I have taken the following extracts relating to the Boeing 737 program, from the first quarter earnings call which included management discussion and slide presentation plus the analyst question-and-answer session.

David Calhoun — President and Chief Executive Officer

So let me start with an update on the business on the next chart. Starting with the 737 program. As all of you know, we have identified electrical issues in certain locations in the flight deck of select 737 MAX airplanes. We are finalizing the plans and documentation with the FAA to outline the process required for operators to return their airplanes to service. Upon approval by the FAA, we expect the work to take a few days per airplane.

Approximately, 100 in-service airplanes are impacted, we will complete this same work on airplanes in our inventory. We have also paused deliveries while we address these issues, which will make our April deliveries very light. At this time, we expect to catch up on deliveries over the balance of the year. We recognize and regret the impact this has had on our customers’ operations and are focused on ensuring that their airplanes are ready for the summer season.

More broadly in the last several months, we’ve made important progress in safely returning the MAX to service worldwide. Since the FAAs ungrounding late last year, more than 165 countries have now approved the resumption of MAX operations. We’ve delivered more 85 MAX airplanes to customers, 21 airlines have returned their fleets to service and we’ve safely flown more than 26,000 commercial flights, totaling more than 58,000 flight hours.

We also recently received regulatory approval for the 8-200 variant of the 737 an important aircraft for our valued customer Ryanair. We now assume that the remaining non-US regulatory approvals will occur this year. With approval in China, most likely now in the second half of the year.
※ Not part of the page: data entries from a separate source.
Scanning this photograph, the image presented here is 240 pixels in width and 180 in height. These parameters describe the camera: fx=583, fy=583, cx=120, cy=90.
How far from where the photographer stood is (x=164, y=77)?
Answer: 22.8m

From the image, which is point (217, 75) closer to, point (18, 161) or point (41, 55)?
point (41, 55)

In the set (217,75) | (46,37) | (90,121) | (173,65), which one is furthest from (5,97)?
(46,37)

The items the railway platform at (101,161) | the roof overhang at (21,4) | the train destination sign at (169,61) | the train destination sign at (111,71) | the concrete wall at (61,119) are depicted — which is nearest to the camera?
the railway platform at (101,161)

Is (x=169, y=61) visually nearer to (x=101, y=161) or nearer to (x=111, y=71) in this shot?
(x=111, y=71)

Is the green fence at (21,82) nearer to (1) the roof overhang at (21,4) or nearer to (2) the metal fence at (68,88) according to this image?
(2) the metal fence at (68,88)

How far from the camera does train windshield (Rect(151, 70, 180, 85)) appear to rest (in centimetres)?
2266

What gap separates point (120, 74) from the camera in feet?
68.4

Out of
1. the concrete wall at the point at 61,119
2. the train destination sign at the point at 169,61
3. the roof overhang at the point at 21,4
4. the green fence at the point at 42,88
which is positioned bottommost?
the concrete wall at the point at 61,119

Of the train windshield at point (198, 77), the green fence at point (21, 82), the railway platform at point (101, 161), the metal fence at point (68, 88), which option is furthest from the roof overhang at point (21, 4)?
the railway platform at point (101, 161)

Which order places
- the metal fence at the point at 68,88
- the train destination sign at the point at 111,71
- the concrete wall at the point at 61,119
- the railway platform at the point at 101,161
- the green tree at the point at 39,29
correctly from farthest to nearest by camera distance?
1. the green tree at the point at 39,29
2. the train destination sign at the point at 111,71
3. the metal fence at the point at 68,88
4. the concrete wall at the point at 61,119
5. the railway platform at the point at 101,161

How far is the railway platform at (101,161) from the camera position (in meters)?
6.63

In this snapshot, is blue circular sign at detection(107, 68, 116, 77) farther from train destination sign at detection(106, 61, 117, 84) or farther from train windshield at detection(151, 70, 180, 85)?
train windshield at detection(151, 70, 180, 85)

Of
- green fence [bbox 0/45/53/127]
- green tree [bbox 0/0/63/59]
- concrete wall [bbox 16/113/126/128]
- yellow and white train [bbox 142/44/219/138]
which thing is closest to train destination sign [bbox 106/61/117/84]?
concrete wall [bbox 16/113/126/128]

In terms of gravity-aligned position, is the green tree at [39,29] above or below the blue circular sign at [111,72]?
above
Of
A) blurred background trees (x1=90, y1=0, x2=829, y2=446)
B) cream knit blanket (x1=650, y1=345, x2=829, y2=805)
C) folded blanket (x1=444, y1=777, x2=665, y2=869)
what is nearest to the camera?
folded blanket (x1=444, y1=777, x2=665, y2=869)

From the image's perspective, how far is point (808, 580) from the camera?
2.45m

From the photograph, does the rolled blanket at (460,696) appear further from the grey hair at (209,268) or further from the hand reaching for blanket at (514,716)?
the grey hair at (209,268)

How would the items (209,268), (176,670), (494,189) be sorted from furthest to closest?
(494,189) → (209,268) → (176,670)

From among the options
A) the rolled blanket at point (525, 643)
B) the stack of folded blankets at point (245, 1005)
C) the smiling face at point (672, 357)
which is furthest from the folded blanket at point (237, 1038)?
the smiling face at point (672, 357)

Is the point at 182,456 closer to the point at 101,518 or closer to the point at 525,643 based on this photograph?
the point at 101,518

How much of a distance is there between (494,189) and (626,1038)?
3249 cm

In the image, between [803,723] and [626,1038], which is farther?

As always, we will continue to work with global regulators and follow their lead in the steps ahead.

Our first priority remains assisting our customers with returning their parked fleet to service, more than one-third of the previously parked fleet is now flying revenue generating flights. We’re also honored and encouraged by the orders from Southwest Airlines, United Airlines and Alaska Airlines in the quarter, along with in order last week from Dubai Aerospace Enterprise and the trust our customers are placing in Boeing and in the 737 family.

These orders underscore our customers’ commitment to continued modernization of their fleets. With 737 airplanes that enable operational efficiencies such as improved fuel burn, which reduces carbon emissions, quieter engines that benefit the communities they serve, and excellent dispatch reliability to support on time operations. At the end of the quarter, we had approximately 3,200 aircraft in our 737 backlog.

We’re currently producing at a low rate and expect to gradually increase the rate to 31 per month in early 2022 with further gradual increases corresponding with market demand. We will continue to assess the production rate plan as we monitor the market environment and engaging customer discussions, the timing of remaining regulatory approvals will also determine our delivery plans and shape our production ramp-up. We will continue to communicate transparently with our supply chain to ensure readiness and stability.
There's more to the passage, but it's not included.